The median order value obtained is $153.

Side Note:

I noticed (while playing around some more because why not!) that the orders made by user_id 607 had the exact same transaction and timestamp. I suspect this was an error but would need to confirm with the originator of the data (le DB folks) before I can take any decisions concerning it. As the sneaker price obtained from these transactions is $352, a little pricey but still reasonable, I left the data in my analysis.

Alrighty then, see you at the Life Story Interview! 😉

Problem Statement 2:

Question 2 : For this question you’ll need to use SQL. Follow this link to access the data set required for the challenge. Please use queries to answer the following questions. Paste your queries along with your final numerical answers below.
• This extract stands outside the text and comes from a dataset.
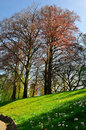 Free Spring Tree On Meadow Stock Photography - 28946752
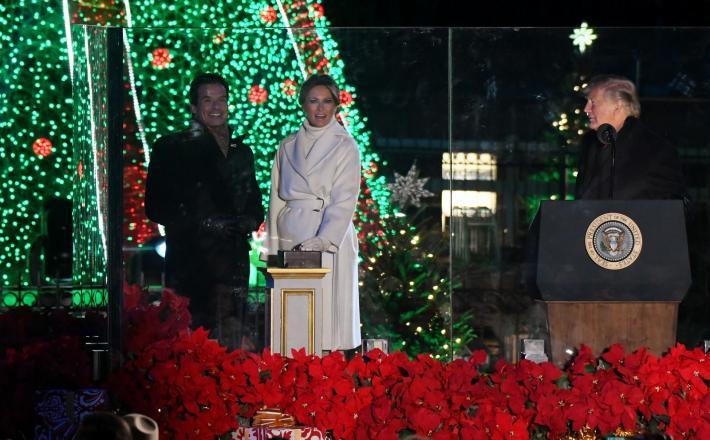 Božično drevo Donald in Melania Trump  Vir:Pixsell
  1. How many orders were shipped by Speedy Express in total?
  2. What is the last name of the employee with the most orders?
  3. What product was ordered the most by customers in Germany?

Response

Question 2a: How many orders were shipped by Speedy Express in total?

In total, 54 Orders were shipped by Speedy Express.

/* solution 1*/
SELECT 
COUNT(ShipperID)
FROM Orders
WHERE ShipperID == 1;

/*Solution 2 */

SELECT COUNT(o.ShipperID)
FROM Orders AS o
WHERE (SELECT ShipperID 
    FROM Shippers AS s
    WHERE s.ShipperName == "Speedy Express") == o.ShipperID;

Question 2b: What is the last name of the employee with the most orders?

Last name is Peacock.

SELECT e.LastName
FROM Employees AS e
WHERE (SELECT o.EmployeeID, COUNT(o.EmployeeID)
FROM Orders AS o
GROUP BY o.EmployeeID
ORDER BY COUNT(o.EmployeeID) DESC
LIMIT 1) == e.EmployeeID;

Question 2c: What product was ordered the most by customers in Germany?

Boston Crab Meat was most ordered by Germany-based customers with a total of 160 orders.

SELECT p.ProductName, SUM(Quantity) AS TotalQuantity
FROM Orders AS o, OrderDetails AS od, Customers AS c, Products AS p
WHERE c.Country = "Germany" AND od.OrderID = o.OrderID AND od.ProductID = p.ProductID AND c.CustomerID = o.CustomerID
GROUP BY p.ProductID
ORDER BY TotalQuantity DESC
LIMIT 1;